Lauréats en 2018 du Prix spécial du Jury pour Le Chant de la forêt, le couple de cinéastes, le Portugais João Salaviza et la Brésilienne Renée Nader Messora, continue de montrer la vie des Krahô, peuple autochtone du Brésil qui lutte pour son avenir et la préservation de ses terres. Le film a soudainement braqué l’attention sur un village du Tocantins, un État du nord du Brésil, et son peuple autochtone, les Krahô et le monde entier prenait conscience de la fragilité de la survie de leur univers qui avait été pérenne durant de nombreux siècles tant que l’homme blanc n’avait pas encore fait irruption dans leur havre de paix.
Avec La Fleur de Buriti, le couple de cinéastes suit à nouveau le peuple indigène Krahô à travers trois époques de leur histoire, au cœur de la forêt brésilienne. Tourné sur leurs terres pendant quinze mois, ce film rend un vibrant hommage à l’extraordinaire capacité de résilience de ce peuple autochtone et au combat qu’il livre pour préserver sa liberté face à la déforestation programmée et facilitée par le gouvernement (celui de Bolsonaro au moment du tournage) et face aux braconniers férus de faune tropicale destinée au marché noir.
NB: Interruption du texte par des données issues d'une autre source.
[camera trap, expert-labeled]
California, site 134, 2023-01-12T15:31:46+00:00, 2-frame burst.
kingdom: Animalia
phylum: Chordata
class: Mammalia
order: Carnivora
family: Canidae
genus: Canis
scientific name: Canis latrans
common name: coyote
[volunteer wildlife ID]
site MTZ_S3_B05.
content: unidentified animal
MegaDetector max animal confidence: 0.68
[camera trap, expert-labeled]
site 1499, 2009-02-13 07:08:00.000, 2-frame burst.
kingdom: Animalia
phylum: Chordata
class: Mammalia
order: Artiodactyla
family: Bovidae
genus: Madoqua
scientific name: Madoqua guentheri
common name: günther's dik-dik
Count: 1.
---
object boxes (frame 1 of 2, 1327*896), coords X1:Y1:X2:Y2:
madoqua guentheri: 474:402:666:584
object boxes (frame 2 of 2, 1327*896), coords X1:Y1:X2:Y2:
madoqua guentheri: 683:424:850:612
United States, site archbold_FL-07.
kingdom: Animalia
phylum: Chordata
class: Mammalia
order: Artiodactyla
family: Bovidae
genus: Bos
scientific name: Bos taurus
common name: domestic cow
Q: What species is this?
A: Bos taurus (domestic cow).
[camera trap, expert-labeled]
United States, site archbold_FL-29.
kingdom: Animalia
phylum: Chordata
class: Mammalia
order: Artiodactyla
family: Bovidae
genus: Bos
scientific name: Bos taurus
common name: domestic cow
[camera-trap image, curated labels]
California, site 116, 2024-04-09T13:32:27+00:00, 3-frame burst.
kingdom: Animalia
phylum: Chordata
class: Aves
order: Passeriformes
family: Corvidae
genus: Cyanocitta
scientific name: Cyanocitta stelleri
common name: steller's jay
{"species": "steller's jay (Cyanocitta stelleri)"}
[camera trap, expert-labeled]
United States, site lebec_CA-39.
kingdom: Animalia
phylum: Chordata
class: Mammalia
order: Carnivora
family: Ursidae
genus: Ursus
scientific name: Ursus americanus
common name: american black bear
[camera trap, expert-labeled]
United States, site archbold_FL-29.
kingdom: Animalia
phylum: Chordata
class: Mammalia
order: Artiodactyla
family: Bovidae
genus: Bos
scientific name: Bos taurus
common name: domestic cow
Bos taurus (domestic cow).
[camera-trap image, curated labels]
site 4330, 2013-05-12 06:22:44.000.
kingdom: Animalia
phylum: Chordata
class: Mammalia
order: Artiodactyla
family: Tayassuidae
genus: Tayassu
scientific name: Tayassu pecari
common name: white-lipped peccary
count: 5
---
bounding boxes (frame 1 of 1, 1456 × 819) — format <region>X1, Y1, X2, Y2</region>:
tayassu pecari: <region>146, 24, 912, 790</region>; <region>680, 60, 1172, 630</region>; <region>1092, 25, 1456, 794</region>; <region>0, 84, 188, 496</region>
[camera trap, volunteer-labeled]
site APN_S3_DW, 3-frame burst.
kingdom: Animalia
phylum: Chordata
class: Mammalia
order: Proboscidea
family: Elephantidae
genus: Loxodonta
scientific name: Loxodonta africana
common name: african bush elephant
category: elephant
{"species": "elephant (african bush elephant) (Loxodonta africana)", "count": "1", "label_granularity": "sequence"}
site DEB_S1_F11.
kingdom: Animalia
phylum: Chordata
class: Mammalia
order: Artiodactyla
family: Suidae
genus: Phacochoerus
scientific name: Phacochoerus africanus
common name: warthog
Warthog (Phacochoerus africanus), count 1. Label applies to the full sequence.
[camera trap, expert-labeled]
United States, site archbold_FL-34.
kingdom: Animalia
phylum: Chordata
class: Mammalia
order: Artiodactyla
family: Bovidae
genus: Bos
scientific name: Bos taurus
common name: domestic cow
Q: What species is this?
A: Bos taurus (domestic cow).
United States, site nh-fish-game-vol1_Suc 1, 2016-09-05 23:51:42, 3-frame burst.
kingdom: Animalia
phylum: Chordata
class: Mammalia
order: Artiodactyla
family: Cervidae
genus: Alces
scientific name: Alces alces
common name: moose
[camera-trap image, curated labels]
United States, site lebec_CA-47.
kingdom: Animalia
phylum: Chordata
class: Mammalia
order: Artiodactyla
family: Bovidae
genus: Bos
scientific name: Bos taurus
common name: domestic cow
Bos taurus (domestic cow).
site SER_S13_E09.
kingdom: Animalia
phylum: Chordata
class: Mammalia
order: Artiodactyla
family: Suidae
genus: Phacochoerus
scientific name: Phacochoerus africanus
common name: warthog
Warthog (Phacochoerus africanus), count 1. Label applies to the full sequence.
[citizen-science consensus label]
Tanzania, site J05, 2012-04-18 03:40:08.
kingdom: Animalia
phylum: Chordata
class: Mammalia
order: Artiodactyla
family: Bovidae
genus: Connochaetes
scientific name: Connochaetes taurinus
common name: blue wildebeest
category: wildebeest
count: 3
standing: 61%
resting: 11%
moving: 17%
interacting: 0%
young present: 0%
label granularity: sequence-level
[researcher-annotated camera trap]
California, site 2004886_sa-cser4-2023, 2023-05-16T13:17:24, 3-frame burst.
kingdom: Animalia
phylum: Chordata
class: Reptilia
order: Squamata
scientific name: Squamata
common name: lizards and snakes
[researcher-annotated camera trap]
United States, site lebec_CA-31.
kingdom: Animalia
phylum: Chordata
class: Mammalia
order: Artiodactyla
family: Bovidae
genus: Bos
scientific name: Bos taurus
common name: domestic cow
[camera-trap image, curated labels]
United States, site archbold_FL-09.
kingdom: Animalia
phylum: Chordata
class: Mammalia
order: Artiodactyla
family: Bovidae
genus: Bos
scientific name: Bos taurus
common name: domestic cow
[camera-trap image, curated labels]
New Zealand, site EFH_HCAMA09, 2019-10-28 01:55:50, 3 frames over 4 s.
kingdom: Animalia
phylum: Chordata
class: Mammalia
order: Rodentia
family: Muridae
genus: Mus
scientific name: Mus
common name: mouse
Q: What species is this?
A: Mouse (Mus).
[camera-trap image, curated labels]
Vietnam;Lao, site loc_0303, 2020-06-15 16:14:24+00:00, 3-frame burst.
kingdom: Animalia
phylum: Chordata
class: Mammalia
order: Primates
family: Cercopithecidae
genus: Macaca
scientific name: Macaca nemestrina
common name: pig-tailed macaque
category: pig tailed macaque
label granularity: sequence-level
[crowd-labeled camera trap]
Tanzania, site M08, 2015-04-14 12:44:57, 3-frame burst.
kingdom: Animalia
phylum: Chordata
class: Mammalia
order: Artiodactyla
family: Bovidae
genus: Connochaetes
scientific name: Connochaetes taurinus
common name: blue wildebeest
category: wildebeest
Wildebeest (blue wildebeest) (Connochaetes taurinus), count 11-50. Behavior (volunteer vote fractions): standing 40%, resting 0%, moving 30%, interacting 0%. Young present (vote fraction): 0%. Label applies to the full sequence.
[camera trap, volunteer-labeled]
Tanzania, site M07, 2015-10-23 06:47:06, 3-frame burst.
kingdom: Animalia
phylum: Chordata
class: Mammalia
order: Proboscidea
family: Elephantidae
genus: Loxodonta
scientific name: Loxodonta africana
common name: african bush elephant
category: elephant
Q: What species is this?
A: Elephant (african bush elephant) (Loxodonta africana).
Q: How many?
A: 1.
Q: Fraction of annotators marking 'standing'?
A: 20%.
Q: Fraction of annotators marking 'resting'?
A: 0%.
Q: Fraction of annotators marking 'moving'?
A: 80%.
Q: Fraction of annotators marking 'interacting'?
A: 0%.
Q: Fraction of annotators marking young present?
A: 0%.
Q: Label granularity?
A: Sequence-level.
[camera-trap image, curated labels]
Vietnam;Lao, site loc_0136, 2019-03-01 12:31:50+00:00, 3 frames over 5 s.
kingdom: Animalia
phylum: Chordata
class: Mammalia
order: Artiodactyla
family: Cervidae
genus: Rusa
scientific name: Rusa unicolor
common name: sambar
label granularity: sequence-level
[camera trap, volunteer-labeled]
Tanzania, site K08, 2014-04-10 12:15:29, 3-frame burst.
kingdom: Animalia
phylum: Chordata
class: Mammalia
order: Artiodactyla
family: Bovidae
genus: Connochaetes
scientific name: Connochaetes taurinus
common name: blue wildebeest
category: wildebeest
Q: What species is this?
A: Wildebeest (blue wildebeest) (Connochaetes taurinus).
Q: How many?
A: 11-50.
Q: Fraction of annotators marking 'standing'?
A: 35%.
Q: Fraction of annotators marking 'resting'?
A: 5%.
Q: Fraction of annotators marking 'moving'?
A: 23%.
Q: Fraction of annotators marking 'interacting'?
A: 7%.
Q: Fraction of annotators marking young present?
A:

Crowrã – The Buriti Flower de João Salaviza et Renée Nader Messora
Image courtoisie trigon-film

Crowrã – The Buriti Flower, dont le nom fait référence à la fleur du buriti, une sorte de palmier sauvage qui pousse au Brésil, place le public en immersion participante, comme dirait Pierre Bourdieu. A force de vivre au sein de la communauté, le couple a fini par en faire partie et a même reçu des prénoms Krahô.
Sous une forme narrative non linéaire, à l’instar des récits oraux des peuples indigènes, La Fleur de Buriti offre une réflexion sur la résistance, sur la relation symbiotique entre le peuple Krahô et la terre qui constitue leur habitat comme leur garde-manger, et sur la violence subie au cours des derniers siècles au détriment de leurs pratiques et rites et ancestraux. Tourné dans quatre villages différents, le film pointe, pour chacune des trois époques qu’il traverse, un événement marquant de l’histoire de ce peuple : un massacre de nombreux Krahô perpétré par des agriculteurs cherchant à s’accaparer leur terre en 1940, une expérience traumatisante pendant la dictature militaire dans les années 1960, et enfin, de nos jours, le combat politique d’une nouvelle génération de leaders indigènes qui fait écho aux conséquences dramatiques du bolsonarisme.
À travers les regards de Hyjnõ, Patpro et Jotàt, le film convoque un imaginaire poétique, et même souvent onirique, lié à la mémoire collective des communautés. Et au-delà du peuple Krahô et de leur territoire, ce film rappelle l’importance cruciale des peuples autochtones, et les enseignements que les soi-disant civilisations évoluées peuvent tirer de leur lutte.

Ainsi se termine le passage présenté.